O mais antigo mamífero da Terra que se tem registro viveu onde hoje é o Rio Grande do Sul, mostra um estudo divulgado, nesta semana, no Journal of Anatomy. O pequeno animal, da espécie Brasilodon quadrangularis, tinha 20cm de comprimento e pesava um pouco mais de 15g. Restos mortais de espécimes foram encontrados no início dos anos 2000 e são estudados por cientistas brasileiros e britânicos desde então.

O material foi encontrado em rochas fossilíferas do período Triássico/Noriano, datadas como tendo aproximadamente 225 milhões de anos. Depois de 20 anos, tecnologias avançadas permitiram a análise de microscopia das mandíbulas e dos dentes dos animais e ajudaram o grupo de cientistas a concluir que os fósseis eram do mamífero mais antigo do planeta. Até então, esses bichos eram descritos na literatura científica como tendo uma natureza biológica reptiliana.

"Desde que foram encontrados (...), esses fósseis eram descritos como animais ectotérmicos e ovíparos, isto é, seriam animais de sangue frio e colocariam ovos para a sua reprodução. Nossa pesquisa demonstrou (...) que eles já apresentavam difiodontia, isto é, apenas uma dentição permanente substituindo a dentição de leite", explica, em comunicado, Sergio Furtado Cabreira, paleontólogo, doutor em geologia pela Universidade Federal do Rio Grande do Sul (UFRGS) e um dos integrante da equipe de pesquisadores.

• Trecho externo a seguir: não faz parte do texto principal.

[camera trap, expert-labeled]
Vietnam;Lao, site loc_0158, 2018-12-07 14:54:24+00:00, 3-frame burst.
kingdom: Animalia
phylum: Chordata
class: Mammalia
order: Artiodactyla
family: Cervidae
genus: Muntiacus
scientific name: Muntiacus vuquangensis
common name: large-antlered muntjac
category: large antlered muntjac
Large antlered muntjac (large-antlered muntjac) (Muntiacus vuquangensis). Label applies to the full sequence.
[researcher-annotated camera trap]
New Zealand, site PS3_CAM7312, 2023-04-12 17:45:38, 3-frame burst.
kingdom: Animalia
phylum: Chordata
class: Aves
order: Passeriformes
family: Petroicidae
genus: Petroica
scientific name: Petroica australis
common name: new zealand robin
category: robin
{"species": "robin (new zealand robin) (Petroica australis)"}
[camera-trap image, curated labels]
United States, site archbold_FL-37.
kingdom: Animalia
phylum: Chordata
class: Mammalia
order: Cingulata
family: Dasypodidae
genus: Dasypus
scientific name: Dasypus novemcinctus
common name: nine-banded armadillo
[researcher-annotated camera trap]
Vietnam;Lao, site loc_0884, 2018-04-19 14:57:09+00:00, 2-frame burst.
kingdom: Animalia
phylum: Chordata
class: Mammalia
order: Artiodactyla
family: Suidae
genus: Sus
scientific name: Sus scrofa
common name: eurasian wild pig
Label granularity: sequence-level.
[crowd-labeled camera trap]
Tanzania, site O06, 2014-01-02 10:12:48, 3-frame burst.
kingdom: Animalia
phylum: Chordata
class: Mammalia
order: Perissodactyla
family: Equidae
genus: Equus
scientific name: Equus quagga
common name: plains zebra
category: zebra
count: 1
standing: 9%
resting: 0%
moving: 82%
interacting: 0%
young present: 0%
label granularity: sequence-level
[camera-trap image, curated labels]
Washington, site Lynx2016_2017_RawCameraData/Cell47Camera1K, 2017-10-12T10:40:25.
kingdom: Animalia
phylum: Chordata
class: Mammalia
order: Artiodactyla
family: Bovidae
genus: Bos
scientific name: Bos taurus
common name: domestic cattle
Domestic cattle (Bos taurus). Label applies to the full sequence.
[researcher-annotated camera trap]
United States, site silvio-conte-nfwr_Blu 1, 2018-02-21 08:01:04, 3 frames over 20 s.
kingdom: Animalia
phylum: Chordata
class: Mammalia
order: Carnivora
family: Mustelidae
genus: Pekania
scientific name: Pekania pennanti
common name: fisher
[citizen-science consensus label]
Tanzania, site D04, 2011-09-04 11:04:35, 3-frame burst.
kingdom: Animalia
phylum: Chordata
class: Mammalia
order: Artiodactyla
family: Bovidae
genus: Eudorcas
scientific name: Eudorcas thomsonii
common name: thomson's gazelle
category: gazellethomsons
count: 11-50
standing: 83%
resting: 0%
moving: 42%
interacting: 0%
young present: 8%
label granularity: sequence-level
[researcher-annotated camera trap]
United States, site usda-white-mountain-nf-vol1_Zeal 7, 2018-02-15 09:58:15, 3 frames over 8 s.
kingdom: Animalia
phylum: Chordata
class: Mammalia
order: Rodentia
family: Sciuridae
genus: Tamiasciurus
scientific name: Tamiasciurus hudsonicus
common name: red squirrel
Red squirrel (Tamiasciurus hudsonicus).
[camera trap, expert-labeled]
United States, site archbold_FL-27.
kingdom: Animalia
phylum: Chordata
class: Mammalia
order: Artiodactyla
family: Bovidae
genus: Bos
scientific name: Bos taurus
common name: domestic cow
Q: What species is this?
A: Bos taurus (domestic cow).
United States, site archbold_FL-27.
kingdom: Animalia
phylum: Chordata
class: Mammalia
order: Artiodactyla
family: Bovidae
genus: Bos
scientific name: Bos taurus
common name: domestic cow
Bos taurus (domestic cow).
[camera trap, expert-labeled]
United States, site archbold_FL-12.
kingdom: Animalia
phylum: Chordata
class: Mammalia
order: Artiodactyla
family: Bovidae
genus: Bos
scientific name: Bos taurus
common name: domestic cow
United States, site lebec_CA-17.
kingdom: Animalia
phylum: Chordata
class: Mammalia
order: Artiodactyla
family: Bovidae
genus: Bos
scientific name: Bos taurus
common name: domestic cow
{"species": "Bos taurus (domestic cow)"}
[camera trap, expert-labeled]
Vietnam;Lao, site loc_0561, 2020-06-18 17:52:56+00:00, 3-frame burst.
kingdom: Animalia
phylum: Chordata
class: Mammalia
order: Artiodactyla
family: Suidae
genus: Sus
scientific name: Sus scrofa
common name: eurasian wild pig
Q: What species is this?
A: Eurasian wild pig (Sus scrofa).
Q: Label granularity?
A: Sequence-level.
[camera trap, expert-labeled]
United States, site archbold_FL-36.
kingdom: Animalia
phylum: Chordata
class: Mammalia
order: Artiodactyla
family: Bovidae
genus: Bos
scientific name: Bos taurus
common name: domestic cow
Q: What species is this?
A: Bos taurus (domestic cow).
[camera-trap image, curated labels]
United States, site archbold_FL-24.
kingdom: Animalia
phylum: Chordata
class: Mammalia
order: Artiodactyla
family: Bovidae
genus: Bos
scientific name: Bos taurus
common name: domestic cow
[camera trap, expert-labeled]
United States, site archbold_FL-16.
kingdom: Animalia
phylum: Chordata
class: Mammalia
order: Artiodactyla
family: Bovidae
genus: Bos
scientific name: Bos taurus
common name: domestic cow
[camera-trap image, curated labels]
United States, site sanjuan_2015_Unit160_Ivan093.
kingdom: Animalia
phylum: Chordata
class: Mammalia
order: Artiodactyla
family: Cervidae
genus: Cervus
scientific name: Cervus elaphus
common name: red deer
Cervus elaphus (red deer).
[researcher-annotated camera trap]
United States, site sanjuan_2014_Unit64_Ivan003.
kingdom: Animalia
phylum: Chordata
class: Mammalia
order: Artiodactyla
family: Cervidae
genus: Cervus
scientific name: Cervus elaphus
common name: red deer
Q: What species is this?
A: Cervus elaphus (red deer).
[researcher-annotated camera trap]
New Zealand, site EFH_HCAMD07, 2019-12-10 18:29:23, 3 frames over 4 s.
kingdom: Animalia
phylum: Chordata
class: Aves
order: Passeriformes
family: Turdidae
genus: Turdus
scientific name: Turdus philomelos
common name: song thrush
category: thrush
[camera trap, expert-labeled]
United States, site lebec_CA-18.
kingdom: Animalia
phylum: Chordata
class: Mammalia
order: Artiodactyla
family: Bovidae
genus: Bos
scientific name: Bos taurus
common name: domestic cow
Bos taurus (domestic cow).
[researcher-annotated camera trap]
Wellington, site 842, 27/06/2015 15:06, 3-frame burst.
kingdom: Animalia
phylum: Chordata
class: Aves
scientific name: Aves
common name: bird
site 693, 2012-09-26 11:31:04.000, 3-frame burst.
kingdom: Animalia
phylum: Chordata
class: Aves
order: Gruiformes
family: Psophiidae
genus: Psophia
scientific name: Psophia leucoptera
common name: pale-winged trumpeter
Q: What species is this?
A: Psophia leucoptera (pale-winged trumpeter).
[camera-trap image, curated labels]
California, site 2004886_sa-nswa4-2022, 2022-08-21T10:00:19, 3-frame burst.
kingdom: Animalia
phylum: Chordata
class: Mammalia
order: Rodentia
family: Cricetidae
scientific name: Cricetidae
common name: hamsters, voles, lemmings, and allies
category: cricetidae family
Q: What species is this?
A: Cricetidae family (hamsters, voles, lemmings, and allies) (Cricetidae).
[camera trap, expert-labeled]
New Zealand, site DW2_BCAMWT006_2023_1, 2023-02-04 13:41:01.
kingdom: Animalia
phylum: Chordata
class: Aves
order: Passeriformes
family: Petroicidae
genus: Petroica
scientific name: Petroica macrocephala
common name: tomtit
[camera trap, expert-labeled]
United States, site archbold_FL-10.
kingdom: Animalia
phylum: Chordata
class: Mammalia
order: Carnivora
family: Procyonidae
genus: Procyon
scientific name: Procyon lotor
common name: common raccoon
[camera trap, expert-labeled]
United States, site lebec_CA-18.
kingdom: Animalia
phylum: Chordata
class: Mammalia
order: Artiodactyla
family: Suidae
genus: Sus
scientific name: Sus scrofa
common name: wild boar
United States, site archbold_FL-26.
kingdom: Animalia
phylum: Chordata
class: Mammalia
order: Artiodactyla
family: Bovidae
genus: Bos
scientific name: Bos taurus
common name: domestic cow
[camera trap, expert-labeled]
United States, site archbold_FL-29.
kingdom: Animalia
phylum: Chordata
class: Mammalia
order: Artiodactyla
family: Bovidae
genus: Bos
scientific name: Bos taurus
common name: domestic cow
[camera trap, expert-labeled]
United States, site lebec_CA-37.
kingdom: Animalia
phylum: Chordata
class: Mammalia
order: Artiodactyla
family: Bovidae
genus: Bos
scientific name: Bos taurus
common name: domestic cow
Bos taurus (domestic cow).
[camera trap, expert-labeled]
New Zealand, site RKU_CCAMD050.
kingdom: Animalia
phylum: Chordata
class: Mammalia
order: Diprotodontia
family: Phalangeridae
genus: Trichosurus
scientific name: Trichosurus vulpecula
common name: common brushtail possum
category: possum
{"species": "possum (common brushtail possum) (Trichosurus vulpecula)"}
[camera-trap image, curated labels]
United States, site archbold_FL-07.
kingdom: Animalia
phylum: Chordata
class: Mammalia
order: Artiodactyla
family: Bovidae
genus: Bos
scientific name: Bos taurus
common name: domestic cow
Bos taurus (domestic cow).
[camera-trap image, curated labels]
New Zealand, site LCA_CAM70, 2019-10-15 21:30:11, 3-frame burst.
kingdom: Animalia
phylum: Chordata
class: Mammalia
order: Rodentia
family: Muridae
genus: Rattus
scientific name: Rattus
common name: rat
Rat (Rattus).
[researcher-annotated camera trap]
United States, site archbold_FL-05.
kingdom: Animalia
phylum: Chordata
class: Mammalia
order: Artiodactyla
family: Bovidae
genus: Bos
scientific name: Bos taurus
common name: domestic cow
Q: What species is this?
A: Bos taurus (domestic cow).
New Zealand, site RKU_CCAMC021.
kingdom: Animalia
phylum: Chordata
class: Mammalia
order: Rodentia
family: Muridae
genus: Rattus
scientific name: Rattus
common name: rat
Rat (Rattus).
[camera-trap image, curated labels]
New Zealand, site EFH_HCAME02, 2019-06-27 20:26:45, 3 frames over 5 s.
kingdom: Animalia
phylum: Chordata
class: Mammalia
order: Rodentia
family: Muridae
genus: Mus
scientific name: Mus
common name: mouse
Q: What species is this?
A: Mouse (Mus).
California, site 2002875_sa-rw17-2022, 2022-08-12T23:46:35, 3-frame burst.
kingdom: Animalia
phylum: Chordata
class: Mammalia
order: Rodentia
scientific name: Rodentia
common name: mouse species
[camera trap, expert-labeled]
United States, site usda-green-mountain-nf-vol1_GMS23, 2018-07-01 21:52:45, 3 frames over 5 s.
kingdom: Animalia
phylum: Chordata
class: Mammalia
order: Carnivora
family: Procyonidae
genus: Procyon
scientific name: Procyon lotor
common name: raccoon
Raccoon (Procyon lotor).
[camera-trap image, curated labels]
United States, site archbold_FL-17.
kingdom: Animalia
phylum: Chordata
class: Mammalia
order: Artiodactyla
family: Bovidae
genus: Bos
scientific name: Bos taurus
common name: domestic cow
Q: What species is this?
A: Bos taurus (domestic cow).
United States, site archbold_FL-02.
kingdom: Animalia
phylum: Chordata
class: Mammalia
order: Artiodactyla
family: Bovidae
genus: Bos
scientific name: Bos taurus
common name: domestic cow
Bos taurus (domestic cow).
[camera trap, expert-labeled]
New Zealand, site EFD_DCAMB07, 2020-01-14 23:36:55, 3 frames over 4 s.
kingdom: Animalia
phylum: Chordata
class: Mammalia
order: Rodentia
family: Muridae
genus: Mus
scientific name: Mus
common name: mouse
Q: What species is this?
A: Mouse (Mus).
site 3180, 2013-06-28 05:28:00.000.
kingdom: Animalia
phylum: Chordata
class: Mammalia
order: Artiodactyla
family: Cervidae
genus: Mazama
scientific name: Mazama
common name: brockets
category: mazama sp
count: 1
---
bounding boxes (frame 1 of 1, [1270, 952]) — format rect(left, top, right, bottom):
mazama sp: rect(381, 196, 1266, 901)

A difiodontia está diretamente associada, nos mamíferos de hoje, a características como endotermia e lactação. A semelhança levou a equipe a concluir que os brasilodontídeos eram pequenos animais peludos endotérmicos (de sangue quente) e tinham filhotes que eram amamentados pela mãe. "Essas são as características básicas que hoje encontramos entre o maior grupo dos mamíferos atuais: os placentários. Esse era um mistério que se mantinha oculto por mais de 150 anos, desde a descoberta dos primeiros cinodontes nos anos de 1830 a 1850", enfatiza Cabreira.

Segundo o paleontólogo, os diminutos mamíferos eram parecidos com os roedores atuais. Tinham hábitos noturnos, caçavam insetos e pequenos répteis e viviam em pequenas tocas, onde os filhotes ficavam até se tornarem adultos. Eles faziam parte do grupo de terapsídeos, que viveram em todos os continentes desde o Triássico e incluíam os primeiros mamíferos do planeta.